Todos os jornais da região publicaram a tragédia como matéria de capa. O capataz havia sido preso, juntamente com um dos seguranças que diziam ter sido o autor do disparo. O sentimento de indignação foi tão grande que acabaram embargando a obra da nova estrada. Ela iria passar por outro local, desabitado e com pouquíssimo impacto ambiental.

Seu Gabriel continuou a sua vida, apesar de ter uma enorme dor no coração toda vez que lembrava da querida sobrinha. Depois daquela ocasião resolveu se dedicar à criação de borboletas. Tinha milhares de matrizes no seu sítio e revendia os casulos vazios para lojas de artesanato da capital. Sua casa estava sempre cheia de borboletas, das mais diversas cores e tamanhos. Gostava de todas, mas tinha a sua predileta. Era uma borboleta diferente, com asas grandes e de um vermelho vivo. Ela sempre chegava pela manhã e pousava suavemente no seu ombro.

Certa vez Gabriel foi para a cidade e resolveu visitar Jonnie no seu estúdio. Seguiu as indicações até chegar na rua sem saída, reduto dos hippies e lojas alternativas da região. Ao chegar na rua, local do endereço no cartão que recebera de Jonnie um dia antes da tragédia, não encontrou nada, além de um parquinho. Nada de casa vistosa ou qualquer placa de tatuagens. Entrou na loja ao lado para perguntar.

- Bom dia, estou procurando uma loja de tatuagens. O endereço que tenho era dessa rua.

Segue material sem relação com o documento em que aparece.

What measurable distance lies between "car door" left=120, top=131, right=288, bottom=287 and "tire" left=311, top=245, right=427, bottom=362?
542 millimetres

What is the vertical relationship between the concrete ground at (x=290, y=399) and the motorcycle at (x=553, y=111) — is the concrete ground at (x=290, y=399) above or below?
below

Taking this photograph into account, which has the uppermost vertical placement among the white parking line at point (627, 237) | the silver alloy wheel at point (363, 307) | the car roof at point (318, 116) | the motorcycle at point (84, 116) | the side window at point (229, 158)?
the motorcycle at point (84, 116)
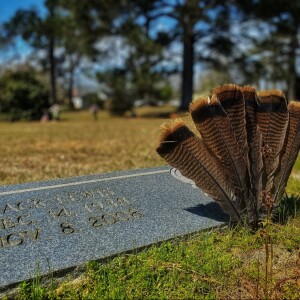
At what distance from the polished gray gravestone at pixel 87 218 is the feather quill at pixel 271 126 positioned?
534mm

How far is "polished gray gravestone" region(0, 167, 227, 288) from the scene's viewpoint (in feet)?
7.92

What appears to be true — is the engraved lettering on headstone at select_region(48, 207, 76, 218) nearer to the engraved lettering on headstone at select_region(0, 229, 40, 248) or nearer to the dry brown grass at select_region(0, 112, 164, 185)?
the engraved lettering on headstone at select_region(0, 229, 40, 248)

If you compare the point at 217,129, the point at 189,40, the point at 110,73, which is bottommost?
the point at 217,129

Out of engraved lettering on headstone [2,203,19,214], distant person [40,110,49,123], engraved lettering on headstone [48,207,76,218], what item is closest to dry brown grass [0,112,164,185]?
engraved lettering on headstone [2,203,19,214]

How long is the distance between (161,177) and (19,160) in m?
3.77

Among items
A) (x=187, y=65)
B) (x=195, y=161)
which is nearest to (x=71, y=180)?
(x=195, y=161)

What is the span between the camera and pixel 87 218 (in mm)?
2900

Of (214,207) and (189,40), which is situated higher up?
(189,40)

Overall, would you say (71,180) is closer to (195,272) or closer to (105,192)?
(105,192)

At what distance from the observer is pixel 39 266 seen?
7.55 ft

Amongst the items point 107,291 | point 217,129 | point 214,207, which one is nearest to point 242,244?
point 214,207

- Meu senhor, - disse uma senhora - já estou aqui a mais de dez anos e nunca tivemos uma loja de tatuagem nesta rua.

- Mas isso é impossível. Eu conheci o dono da loja. Ela deveria estar aqui. Seu nome era Jonnie; era um rapaz novo, de uns trinta anos e de cabelos compridos.

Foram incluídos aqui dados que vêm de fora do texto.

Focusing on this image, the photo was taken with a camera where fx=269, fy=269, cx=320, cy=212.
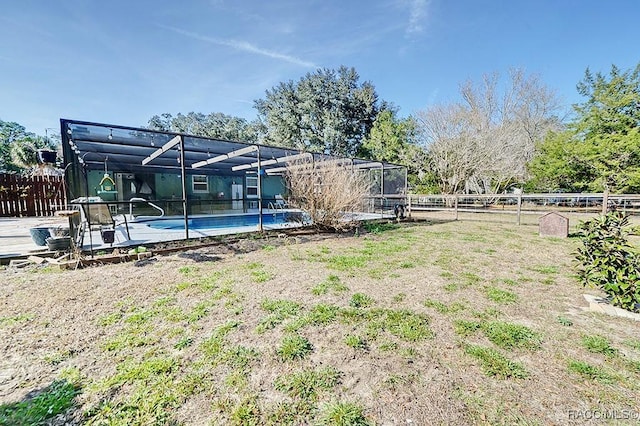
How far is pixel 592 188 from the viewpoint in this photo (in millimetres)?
15938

- É engraçado. De tempos em tempos sempre vem alguém perguntar de um rapaz com esta mesma descrição, mas realmente não tem ninguém aqui. Eu fui uma das primeiras a construir minha loja e antes disso a única coisa que havia nesta rua era um viveiro de borboletas.

Seu Gabriel saiu da loja sem entender nada. Sentou em um banco do parque, desolado. Baixou a cabeça e começou a chorar. Ao se recompor notou que haviam pousado em seu ombro duas belas borboletas. Uma brilhante, de um vermelho vivo e outra azul celeste. Ambas estavam bem juntinhas e partiram voando graciosamente pelo céu.

Enxugou os olhos e levantou-se, caminhando de volta para o carro. Estava com saudades do seu sítio. Tinha muita coisa a fazer e milhares de borboletas para cuidar.